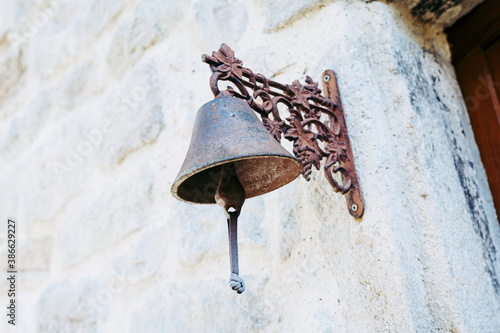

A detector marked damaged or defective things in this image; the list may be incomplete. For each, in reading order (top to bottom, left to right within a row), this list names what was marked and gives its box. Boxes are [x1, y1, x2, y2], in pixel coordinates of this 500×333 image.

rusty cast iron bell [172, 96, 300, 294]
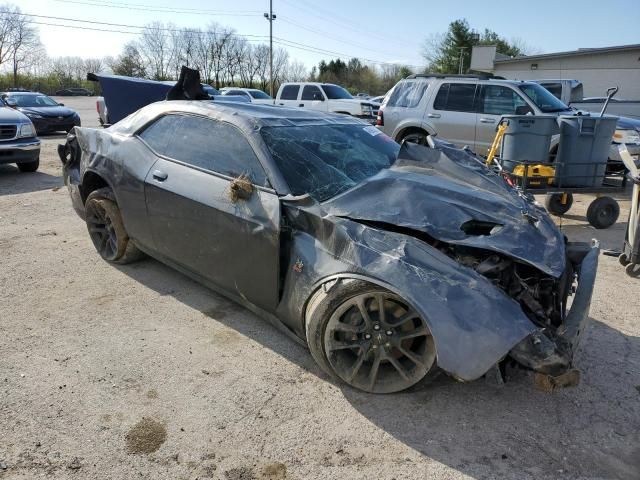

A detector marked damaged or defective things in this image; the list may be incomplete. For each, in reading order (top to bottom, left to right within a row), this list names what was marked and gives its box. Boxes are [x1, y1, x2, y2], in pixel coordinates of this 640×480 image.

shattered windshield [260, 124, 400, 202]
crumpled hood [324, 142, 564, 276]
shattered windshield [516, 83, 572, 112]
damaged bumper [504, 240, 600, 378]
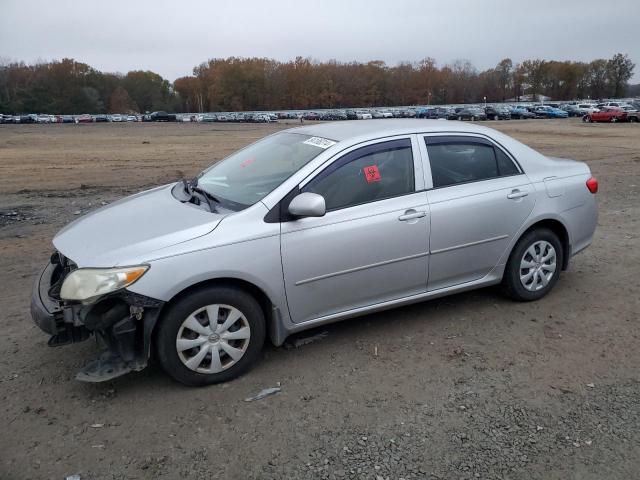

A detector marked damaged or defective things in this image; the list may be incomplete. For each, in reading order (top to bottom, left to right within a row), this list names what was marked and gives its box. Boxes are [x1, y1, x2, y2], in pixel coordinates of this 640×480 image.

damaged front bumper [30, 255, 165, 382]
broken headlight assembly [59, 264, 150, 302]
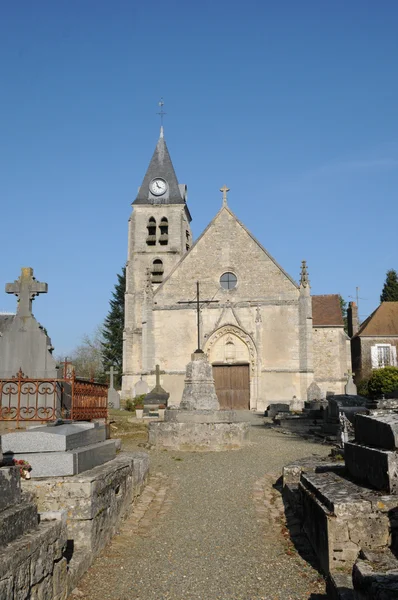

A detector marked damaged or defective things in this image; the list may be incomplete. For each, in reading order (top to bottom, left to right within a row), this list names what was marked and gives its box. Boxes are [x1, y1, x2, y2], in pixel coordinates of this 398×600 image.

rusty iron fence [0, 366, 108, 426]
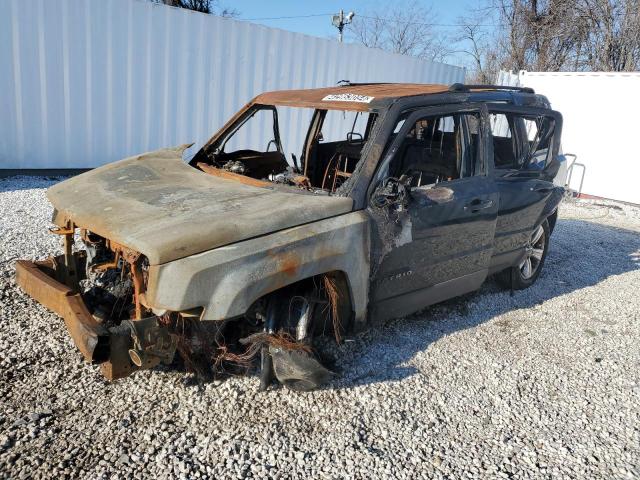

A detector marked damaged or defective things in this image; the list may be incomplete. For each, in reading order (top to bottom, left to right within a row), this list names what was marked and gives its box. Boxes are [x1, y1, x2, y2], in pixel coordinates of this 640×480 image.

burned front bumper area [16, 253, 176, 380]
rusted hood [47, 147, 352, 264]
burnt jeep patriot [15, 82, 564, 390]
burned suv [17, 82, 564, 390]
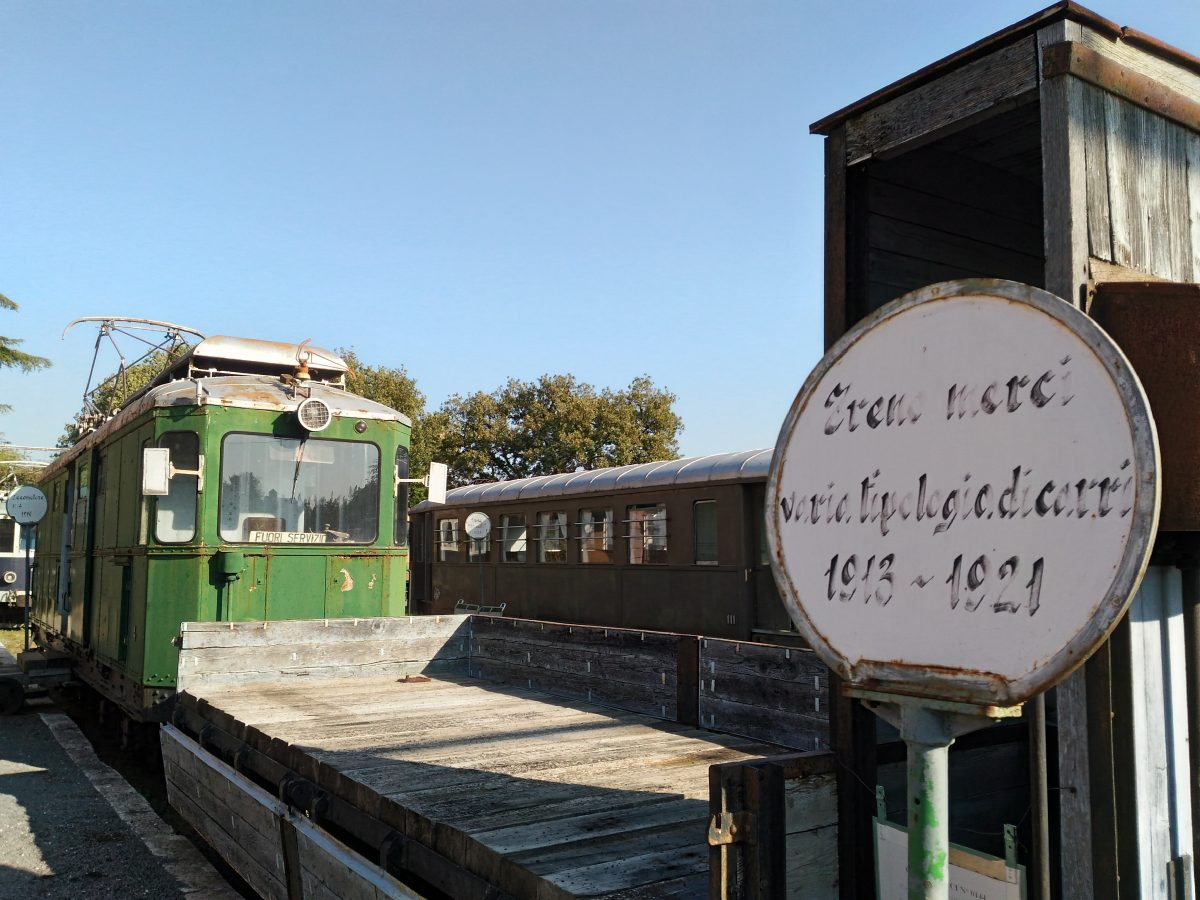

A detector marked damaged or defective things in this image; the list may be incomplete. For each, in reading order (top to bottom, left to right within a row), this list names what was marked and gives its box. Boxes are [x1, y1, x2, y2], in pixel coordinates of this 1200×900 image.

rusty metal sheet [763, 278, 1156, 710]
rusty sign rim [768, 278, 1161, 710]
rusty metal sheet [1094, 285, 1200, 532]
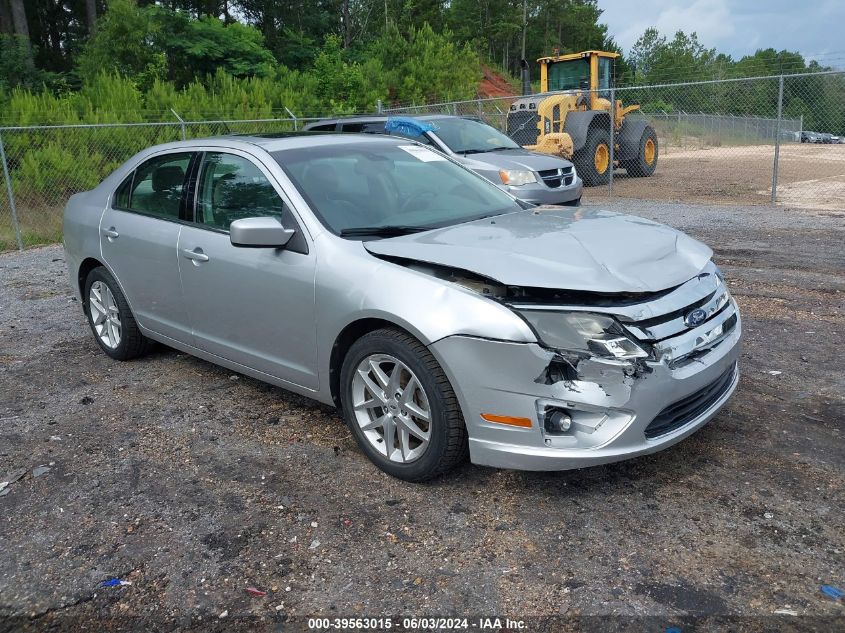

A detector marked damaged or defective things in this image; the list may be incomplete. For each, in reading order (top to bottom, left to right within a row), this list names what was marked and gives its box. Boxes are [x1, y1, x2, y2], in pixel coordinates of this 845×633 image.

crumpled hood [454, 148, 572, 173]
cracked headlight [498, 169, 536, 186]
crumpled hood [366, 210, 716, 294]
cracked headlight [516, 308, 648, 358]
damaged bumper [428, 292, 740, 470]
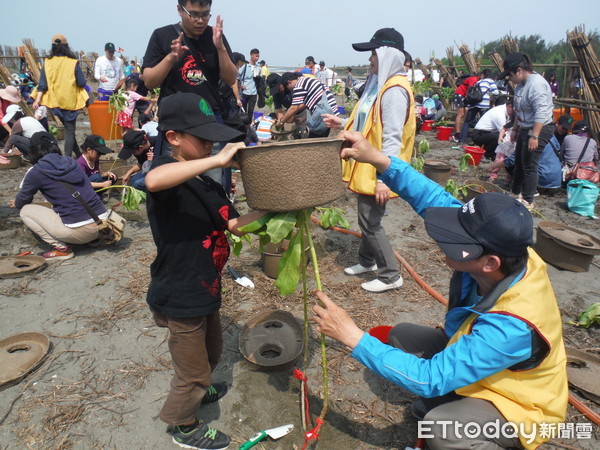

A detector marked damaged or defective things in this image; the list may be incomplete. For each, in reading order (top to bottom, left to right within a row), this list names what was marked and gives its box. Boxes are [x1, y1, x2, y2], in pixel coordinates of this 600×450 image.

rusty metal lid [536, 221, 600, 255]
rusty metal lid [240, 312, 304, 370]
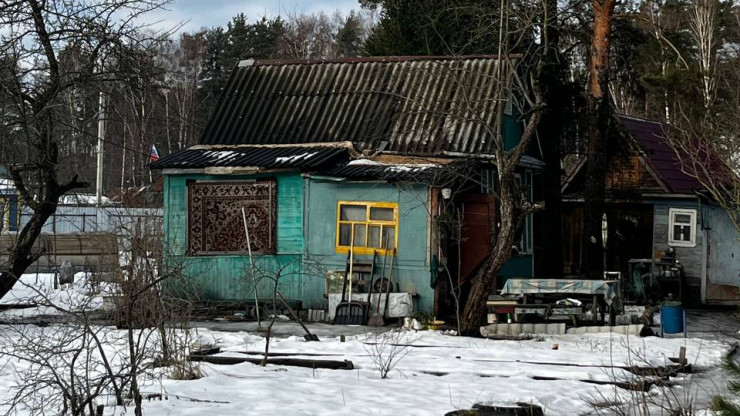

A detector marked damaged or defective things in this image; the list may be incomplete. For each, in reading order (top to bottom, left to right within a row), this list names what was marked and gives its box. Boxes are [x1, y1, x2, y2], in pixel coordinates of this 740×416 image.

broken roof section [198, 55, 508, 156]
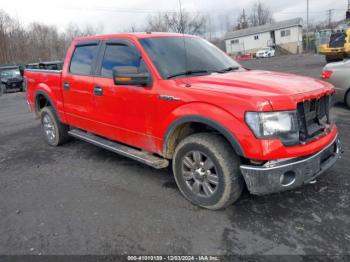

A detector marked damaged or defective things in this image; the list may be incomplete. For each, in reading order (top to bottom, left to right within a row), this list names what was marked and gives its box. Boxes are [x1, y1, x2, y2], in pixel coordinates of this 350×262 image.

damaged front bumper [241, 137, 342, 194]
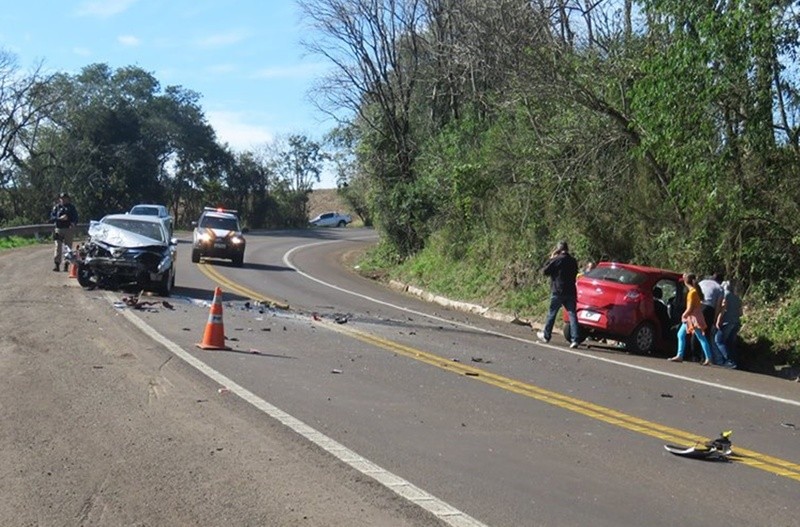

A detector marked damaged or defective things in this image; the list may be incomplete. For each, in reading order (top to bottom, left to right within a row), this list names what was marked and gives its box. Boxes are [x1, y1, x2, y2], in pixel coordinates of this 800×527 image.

### WHAT TO DO
Leaving the images out, retype all the material above exactly.

### YOUR SOLUTION
A detector marked damaged or defective things in this image; the list may be incomplete. For each, in reading order (top to bottom, left to right within a row), this list names what was marked and gives its box. Boxes are [x1, y1, x2, y2], in pixel coordinates of this 500×333 image.

rusty cast iron bell [172, 96, 300, 294]

A detector marked damaged or defective things in this image; the list may be incomplete. For each, in reading order (top to bottom, left to right within a row), this list names what was marked and gives its box. Boxes are [x1, y1, x2, y2], in pixel coordinates of this 640×480 image.

shattered windshield [260, 124, 400, 202]
crumpled hood [324, 142, 564, 276]
shattered windshield [516, 83, 572, 112]
damaged bumper [504, 240, 600, 378]

A detector marked damaged or defective things in this image; the list may be incomplete. For each, in reading order (top to bottom, left to right within a row), this list names what was marked and gives its box. Boxes are [x1, y1, x2, y2], in pixel coordinates of this 640×480 image.

damaged front bumper [30, 255, 165, 382]
broken headlight assembly [59, 264, 150, 302]

A detector marked damaged or defective things in this image; the list may be incomplete. For each, in reading order (top to bottom, left to right within a row), this list names what was marked and gives its box. Boxes are [x1, y1, x2, y2], in pixel coordinates of this 398×600 image.

rusty iron fence [0, 366, 108, 426]

A detector marked damaged or defective things in this image; the list may be incomplete. For each, in reading order (top to bottom, left to right within a row), this list names what was marked and gives its box. Boxes are [x1, y1, x2, y2], in pixel coordinates of this 640×480 image.

burned front bumper area [16, 253, 176, 380]
rusted hood [47, 147, 352, 264]
burnt jeep patriot [15, 82, 564, 390]
burned suv [17, 82, 564, 390]

A detector marked damaged or defective things in this image; the list may be incomplete. For each, in reading order (top to bottom, left to right within a row), this list names what was marked and gives its box. Boxes are [x1, y1, x2, y2], in pixel coordinates of this 1200×900 image.

rusty metal sheet [763, 278, 1156, 710]
rusty sign rim [768, 278, 1161, 710]
rusty metal sheet [1094, 285, 1200, 532]

A detector marked damaged or defective things in this image; the list may be incomplete. For each, in reading order (top to bottom, left to right within a row), this list names what was marked and gives its box. Boxes are [x1, y1, x2, y2], in pixel coordinates of this 845×633 image.

crumpled hood [454, 148, 572, 173]
cracked headlight [498, 169, 536, 186]
crumpled hood [366, 210, 716, 294]
cracked headlight [516, 308, 648, 358]
damaged bumper [428, 292, 740, 470]

A detector marked damaged or defective things in this image; the list may be incomplete. For each, in reading order (top to bottom, left to right within a row), this list names what was marked and gives its box. Boxes are [x1, y1, x2, y2], in pixel coordinates of this 600×450 image.

rusty metal lid [536, 221, 600, 255]
rusty metal lid [240, 312, 304, 370]

A detector marked damaged or defective things in this image; the list may be incomplete. For each, in reading order (top to bottom, left to right within a row), this list names what was marked and gives its box. Boxes are [x1, y1, x2, y2], in pixel coordinates of this 740×416 image.

broken roof section [198, 55, 508, 156]

A detector marked damaged or defective things in this image; the list may be incomplete. For each, in reading order (top to bottom, left to right within a row), this list names what was marked and gives its box. Boxes are [x1, y1, x2, y2], in pixel coordinates of this 350×262 image.

damaged front bumper [241, 137, 342, 194]

A detector marked damaged or defective things in this image; the list may be incomplete. For each, in reading order (top to bottom, left to right within a row), this list names what was marked and gives its box. Boxes are [x1, y1, x2, y2], in pixel coordinates of this 800×527 image.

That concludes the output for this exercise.